» WHAT THE EXERCISE ASKS:
Collect every line of the listing below that contains the string "tower", treating uppercase and lowercase as different.

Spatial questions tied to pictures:
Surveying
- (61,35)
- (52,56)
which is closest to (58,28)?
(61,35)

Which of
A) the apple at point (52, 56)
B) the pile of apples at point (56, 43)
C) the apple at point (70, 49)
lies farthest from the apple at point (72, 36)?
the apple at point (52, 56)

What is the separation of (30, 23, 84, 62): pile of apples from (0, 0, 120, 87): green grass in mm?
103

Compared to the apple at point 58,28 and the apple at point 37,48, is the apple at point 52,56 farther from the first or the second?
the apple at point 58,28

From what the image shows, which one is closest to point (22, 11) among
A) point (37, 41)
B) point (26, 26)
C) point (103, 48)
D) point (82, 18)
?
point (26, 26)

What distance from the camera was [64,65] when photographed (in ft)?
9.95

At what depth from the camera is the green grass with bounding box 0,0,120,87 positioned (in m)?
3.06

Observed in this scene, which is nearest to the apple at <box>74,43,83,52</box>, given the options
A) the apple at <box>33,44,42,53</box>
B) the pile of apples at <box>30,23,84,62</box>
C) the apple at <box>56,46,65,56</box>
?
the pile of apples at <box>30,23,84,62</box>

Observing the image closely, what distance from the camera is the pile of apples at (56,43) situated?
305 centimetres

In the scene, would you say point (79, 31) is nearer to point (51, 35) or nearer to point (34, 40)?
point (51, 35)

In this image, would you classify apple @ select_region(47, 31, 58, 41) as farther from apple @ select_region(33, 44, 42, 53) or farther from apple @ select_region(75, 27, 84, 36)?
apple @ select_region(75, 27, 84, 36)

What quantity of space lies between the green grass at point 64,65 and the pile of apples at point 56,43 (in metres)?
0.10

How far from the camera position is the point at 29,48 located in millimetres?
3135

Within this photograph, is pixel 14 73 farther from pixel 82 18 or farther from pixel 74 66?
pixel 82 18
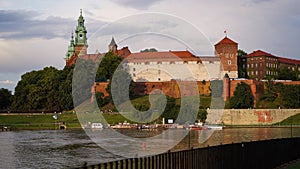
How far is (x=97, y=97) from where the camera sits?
7725 cm

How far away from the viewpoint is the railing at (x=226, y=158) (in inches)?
306

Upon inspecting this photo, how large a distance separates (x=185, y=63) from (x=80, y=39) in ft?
73.7

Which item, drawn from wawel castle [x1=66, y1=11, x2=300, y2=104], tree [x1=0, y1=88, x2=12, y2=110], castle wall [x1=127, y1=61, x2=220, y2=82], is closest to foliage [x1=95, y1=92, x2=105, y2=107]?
wawel castle [x1=66, y1=11, x2=300, y2=104]

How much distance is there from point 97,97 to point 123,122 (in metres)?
12.5

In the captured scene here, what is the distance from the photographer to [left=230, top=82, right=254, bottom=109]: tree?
7112 centimetres

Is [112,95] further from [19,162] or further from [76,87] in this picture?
[19,162]

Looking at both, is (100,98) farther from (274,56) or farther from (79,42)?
(274,56)

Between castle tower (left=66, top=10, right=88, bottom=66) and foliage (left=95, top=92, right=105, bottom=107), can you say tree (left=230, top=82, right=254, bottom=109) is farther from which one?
castle tower (left=66, top=10, right=88, bottom=66)

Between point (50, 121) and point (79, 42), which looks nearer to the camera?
point (50, 121)

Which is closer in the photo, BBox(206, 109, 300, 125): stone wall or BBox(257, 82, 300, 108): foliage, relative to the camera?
BBox(206, 109, 300, 125): stone wall

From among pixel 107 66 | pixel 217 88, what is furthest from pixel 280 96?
pixel 107 66

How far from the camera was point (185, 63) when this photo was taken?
9656 centimetres

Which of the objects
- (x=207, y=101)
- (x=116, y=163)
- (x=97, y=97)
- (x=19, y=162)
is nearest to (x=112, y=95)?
(x=97, y=97)

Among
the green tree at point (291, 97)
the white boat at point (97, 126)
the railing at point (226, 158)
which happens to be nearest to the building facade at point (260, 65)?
the green tree at point (291, 97)
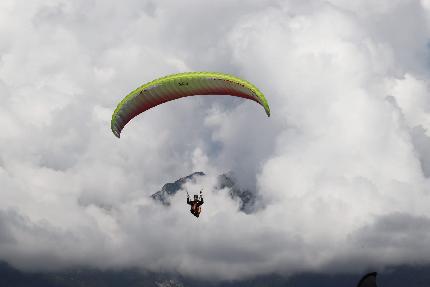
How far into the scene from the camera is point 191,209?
55.6 m

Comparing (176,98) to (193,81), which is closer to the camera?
(193,81)

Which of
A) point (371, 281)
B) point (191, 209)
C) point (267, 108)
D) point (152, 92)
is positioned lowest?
point (371, 281)

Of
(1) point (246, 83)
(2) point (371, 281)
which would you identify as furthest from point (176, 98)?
(2) point (371, 281)

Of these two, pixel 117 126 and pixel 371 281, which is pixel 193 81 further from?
pixel 371 281

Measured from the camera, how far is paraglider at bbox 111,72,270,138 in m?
49.7

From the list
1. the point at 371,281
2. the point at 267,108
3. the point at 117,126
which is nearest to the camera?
the point at 371,281

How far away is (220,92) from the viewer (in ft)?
180

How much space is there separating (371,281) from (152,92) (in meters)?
39.7

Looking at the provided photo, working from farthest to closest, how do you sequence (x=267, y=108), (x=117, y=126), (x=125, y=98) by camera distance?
(x=117, y=126) → (x=125, y=98) → (x=267, y=108)

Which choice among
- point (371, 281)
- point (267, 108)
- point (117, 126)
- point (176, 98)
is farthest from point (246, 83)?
point (371, 281)

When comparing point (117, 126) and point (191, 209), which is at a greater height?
point (117, 126)

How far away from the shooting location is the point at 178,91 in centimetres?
5303

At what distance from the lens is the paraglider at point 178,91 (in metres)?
49.7

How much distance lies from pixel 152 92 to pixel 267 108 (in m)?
10.5
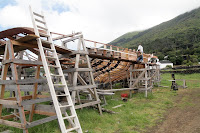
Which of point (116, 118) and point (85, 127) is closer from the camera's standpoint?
point (85, 127)

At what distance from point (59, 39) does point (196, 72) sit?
32030 millimetres

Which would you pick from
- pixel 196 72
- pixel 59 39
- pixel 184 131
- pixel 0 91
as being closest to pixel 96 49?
pixel 59 39

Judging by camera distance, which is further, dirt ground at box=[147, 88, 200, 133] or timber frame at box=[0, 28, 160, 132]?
dirt ground at box=[147, 88, 200, 133]

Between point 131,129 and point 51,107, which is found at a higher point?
point 51,107

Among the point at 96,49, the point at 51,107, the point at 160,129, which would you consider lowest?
the point at 160,129

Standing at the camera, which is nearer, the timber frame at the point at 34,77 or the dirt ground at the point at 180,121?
the timber frame at the point at 34,77

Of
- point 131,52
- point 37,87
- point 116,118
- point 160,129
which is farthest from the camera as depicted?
point 131,52

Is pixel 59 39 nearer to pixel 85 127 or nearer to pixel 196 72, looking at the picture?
pixel 85 127

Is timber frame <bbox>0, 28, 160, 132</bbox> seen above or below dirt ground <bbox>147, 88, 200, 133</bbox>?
above

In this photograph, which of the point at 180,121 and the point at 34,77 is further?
the point at 34,77

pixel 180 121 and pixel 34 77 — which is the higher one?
pixel 34 77

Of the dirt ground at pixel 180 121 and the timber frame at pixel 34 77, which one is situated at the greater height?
the timber frame at pixel 34 77

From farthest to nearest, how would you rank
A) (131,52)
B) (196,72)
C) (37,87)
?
(196,72) → (131,52) → (37,87)

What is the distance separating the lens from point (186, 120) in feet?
21.9
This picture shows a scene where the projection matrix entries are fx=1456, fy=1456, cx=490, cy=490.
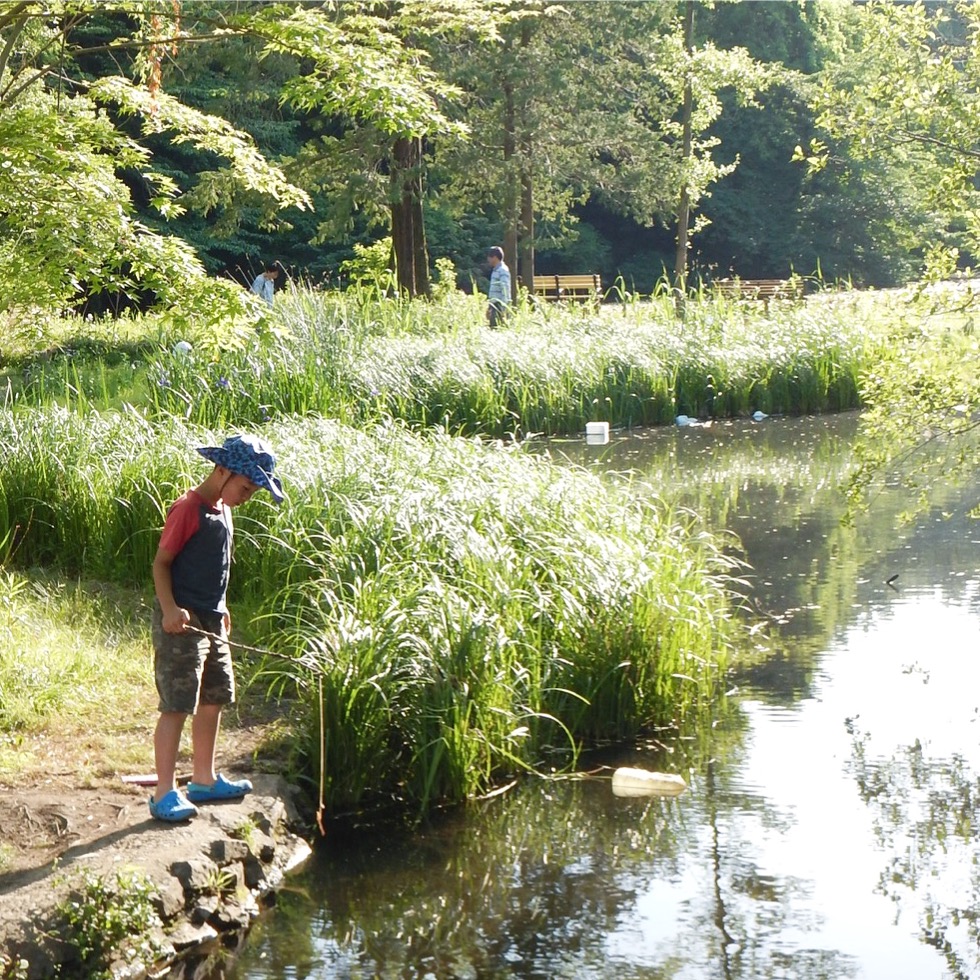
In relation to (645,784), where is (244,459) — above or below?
above

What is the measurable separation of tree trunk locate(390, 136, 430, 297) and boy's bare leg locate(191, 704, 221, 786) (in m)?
16.9

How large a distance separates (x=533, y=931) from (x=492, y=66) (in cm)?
2193

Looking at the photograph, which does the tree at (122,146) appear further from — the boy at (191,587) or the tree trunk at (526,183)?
the tree trunk at (526,183)

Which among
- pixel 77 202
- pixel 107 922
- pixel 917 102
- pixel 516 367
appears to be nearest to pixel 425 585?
pixel 107 922

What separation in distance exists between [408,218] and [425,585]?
1697 cm

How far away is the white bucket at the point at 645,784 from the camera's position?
6.16m

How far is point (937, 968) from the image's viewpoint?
4.78 metres

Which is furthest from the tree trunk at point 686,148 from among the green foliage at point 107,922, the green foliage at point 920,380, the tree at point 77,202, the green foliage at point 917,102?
the green foliage at point 107,922

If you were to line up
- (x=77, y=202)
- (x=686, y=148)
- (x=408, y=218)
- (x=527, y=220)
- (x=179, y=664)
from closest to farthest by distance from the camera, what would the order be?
(x=179, y=664)
(x=77, y=202)
(x=408, y=218)
(x=686, y=148)
(x=527, y=220)

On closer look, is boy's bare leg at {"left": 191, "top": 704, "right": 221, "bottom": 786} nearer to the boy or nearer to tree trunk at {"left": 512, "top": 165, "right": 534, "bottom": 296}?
the boy

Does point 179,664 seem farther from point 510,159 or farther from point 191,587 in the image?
point 510,159

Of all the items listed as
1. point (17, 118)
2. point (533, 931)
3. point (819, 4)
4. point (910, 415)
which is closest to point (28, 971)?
point (533, 931)

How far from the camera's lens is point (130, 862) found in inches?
186

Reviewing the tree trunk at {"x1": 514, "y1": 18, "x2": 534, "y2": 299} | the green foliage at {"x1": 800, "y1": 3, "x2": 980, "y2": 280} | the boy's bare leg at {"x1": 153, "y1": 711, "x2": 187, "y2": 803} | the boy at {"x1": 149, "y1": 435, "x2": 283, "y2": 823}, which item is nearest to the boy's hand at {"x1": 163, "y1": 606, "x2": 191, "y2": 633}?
the boy at {"x1": 149, "y1": 435, "x2": 283, "y2": 823}
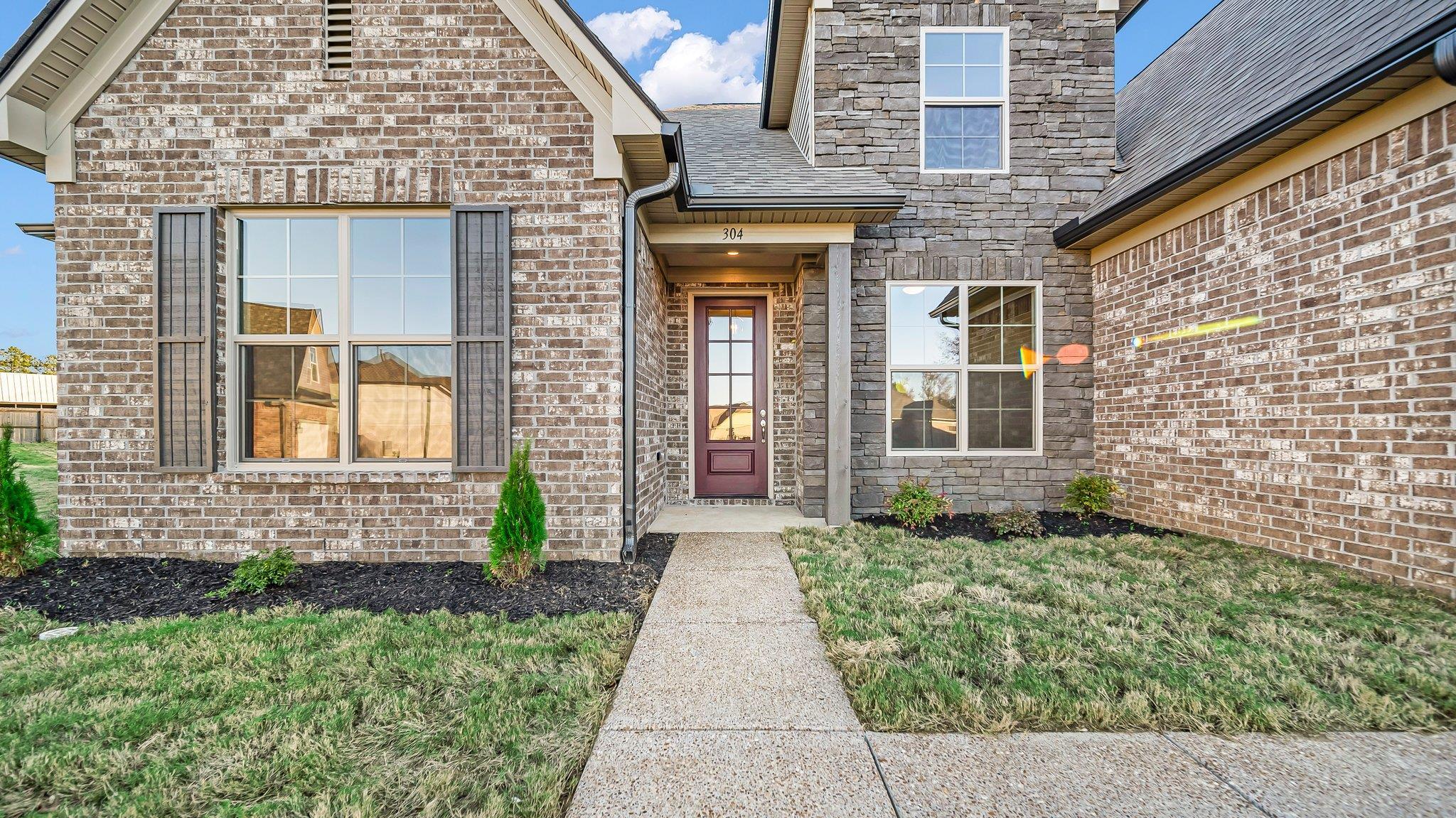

» EXERCISE SOLUTION:
Between castle tower (left=66, top=10, right=88, bottom=66) and foliage (left=95, top=92, right=105, bottom=107), can you say tree (left=230, top=82, right=254, bottom=109) is farther from which one?
castle tower (left=66, top=10, right=88, bottom=66)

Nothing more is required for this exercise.